▶ **Goal of the exercise**:
Find the string "parameter" in the records. Copy each line that has it.

*** Opening of Input records ***

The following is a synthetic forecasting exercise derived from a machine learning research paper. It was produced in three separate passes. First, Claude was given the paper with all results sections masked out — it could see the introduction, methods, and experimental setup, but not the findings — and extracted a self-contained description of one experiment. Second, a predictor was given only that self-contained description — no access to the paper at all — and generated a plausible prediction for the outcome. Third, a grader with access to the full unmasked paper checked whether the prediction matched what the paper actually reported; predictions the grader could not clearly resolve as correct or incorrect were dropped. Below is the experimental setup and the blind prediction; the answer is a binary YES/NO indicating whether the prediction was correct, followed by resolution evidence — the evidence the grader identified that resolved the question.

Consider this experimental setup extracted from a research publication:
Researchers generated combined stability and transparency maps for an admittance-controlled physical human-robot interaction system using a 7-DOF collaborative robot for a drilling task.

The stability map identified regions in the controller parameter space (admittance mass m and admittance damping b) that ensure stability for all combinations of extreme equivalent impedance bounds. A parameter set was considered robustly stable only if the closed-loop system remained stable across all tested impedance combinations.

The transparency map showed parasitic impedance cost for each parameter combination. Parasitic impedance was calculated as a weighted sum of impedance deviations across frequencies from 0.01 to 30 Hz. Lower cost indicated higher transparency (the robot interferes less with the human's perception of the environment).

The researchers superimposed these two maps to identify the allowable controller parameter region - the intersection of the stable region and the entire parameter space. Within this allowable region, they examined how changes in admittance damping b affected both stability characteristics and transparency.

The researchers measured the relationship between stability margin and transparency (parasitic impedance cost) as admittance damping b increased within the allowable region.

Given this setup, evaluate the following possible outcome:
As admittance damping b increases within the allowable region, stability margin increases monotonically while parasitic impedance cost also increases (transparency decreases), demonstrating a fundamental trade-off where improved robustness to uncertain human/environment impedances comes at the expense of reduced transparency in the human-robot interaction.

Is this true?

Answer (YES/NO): YES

*** Close of Input records ***

▶ **Exercise answer**:
The stability map identified regions in the controller parameter space (admittance mass m and admittance damping b) that ensure stability for all combinations of extreme equivalent impedance bounds. A parameter set was considered robustly stable only if the closed-loop system remained stable across all tested impedance combinations.
The transparency map showed parasitic impedance cost for each parameter combination. Parasitic impedance was calculated as a weighted sum of impedance deviations across frequencies from 0.01 to 30 Hz. Lower cost indicated higher transparency (the robot interferes less with the human's perception of the environment).
The researchers superimposed these two maps to identify the allowable controller parameter region - the intersection of the stable region and the entire parameter space. Within this allowable region, they examined how changes in admittance damping b affected both stability characteristics and transparency.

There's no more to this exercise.